- Assignment
Transcribe exactly the lines from the one containing "Select Workload" through the end of the data, both included. Leave out pictures.

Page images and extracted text
□ □ □ □
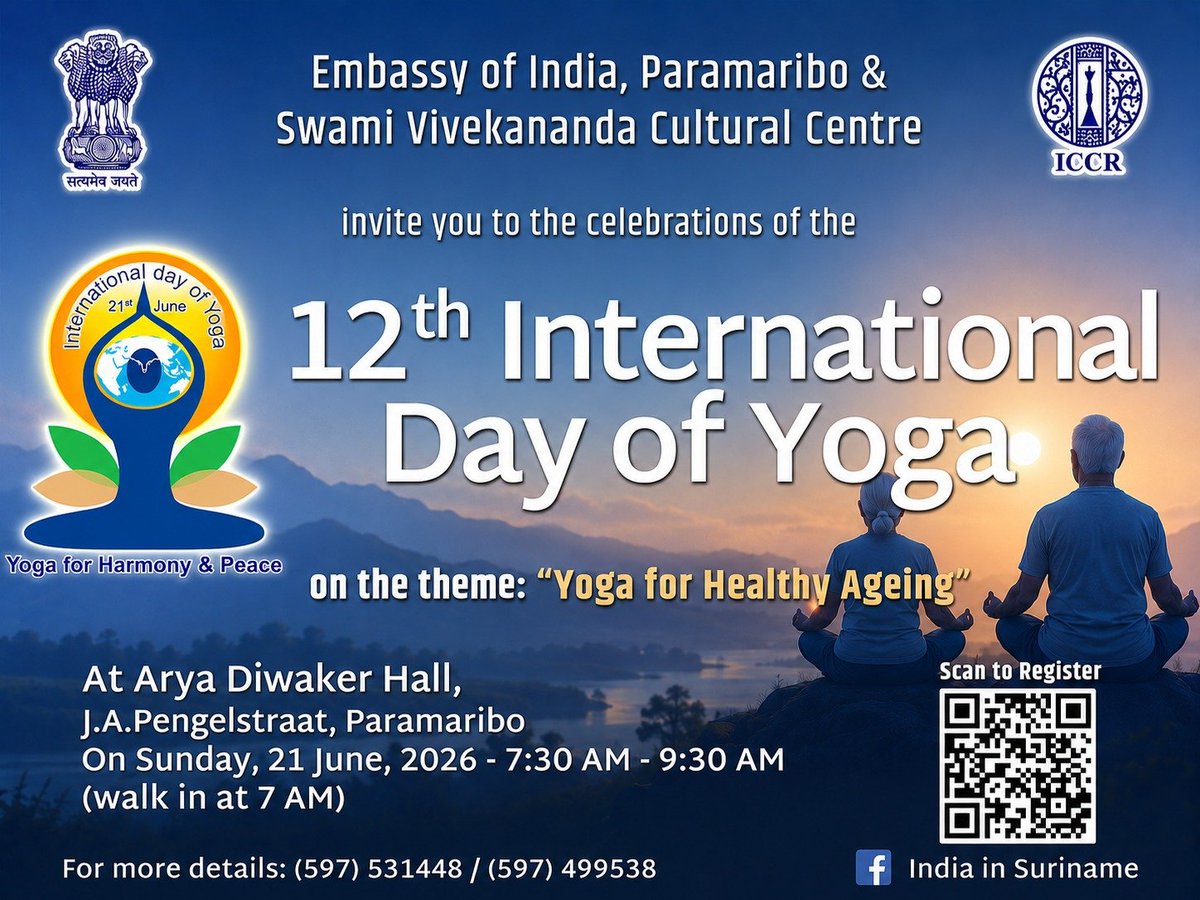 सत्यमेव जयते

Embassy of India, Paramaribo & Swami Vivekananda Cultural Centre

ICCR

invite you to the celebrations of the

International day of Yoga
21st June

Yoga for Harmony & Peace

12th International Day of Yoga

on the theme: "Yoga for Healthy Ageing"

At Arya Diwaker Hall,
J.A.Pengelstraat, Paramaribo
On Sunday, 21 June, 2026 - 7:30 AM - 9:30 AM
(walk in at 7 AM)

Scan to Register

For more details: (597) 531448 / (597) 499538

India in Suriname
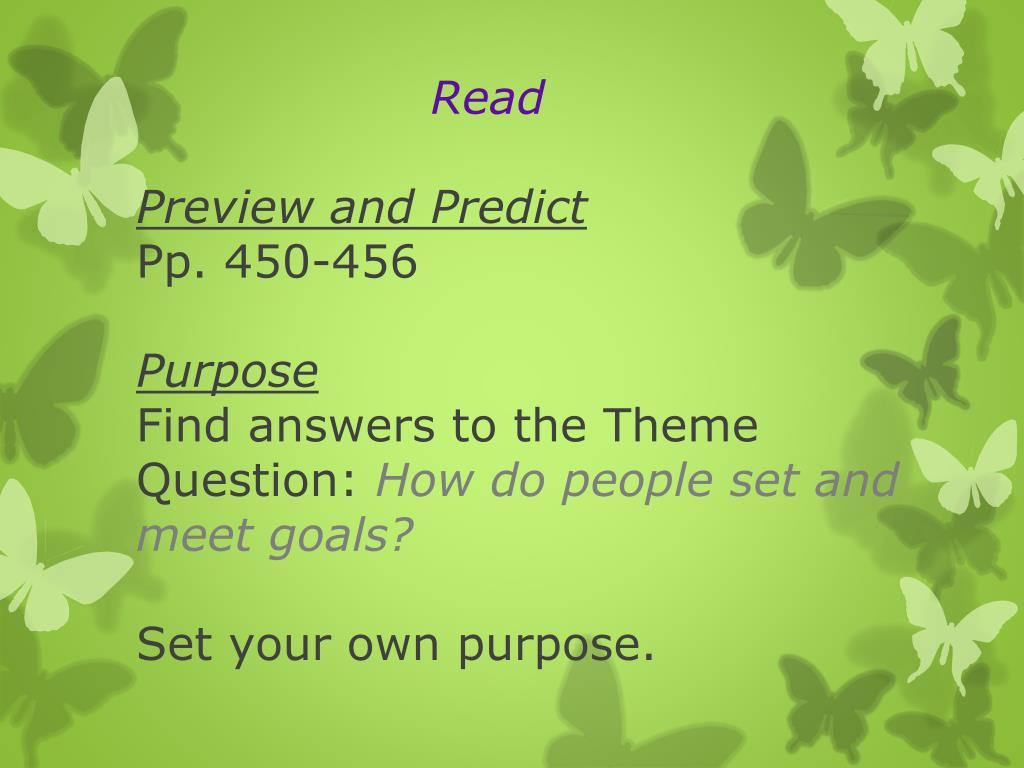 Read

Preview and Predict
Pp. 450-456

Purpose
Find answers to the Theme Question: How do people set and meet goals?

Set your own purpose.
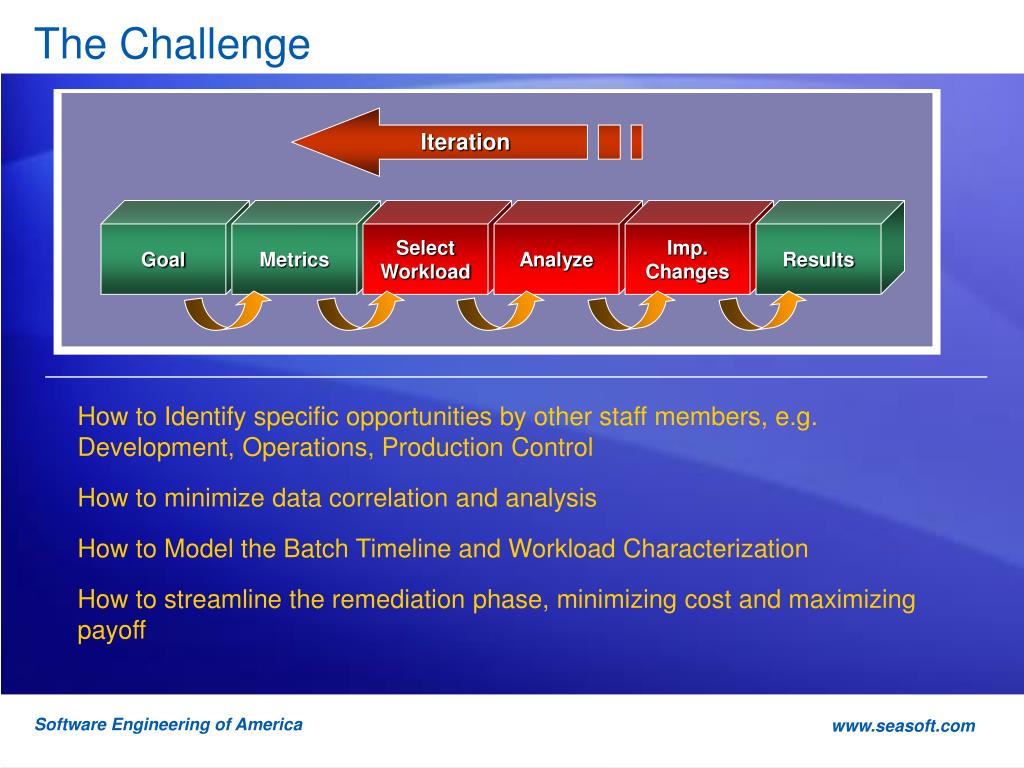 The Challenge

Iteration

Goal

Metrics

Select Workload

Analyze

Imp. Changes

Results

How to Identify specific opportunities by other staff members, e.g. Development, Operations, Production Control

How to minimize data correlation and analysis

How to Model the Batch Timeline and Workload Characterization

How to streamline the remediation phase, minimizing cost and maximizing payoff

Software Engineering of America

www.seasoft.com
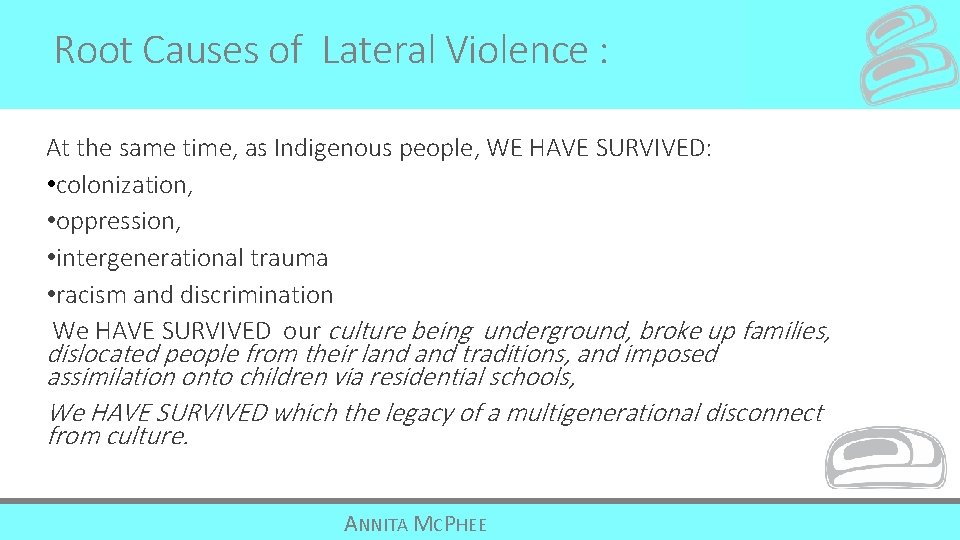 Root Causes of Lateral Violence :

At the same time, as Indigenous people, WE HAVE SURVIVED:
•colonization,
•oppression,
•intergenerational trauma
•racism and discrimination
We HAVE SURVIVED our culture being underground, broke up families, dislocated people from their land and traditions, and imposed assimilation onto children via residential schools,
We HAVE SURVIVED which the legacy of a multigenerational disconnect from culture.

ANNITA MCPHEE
□ □ □ □
- Solution to this exercise
Select Workload

Analyze

Imp. Changes

Results

How to Identify specific opportunities by other staff members, e.g. Development, Operations, Production Control

How to minimize data correlation and analysis

How to Model the Batch Timeline and Workload Characterization

How to streamline the remediation phase, minimizing cost and maximizing payoff

Software Engineering of America

www.seasoft.com
 Root Causes of Lateral Violence :

At the same time, as Indigenous people, WE HAVE SURVIVED:
•colonization,
•oppression,
•intergenerational trauma
•racism and discrimination
We HAVE SURVIVED our culture being underground, broke up families, dislocated people from their land and traditions, and imposed assimilation onto children via residential schools,
We HAVE SURVIVED which the legacy of a multigenerational disconnect from culture.

ANNITA MCPHEE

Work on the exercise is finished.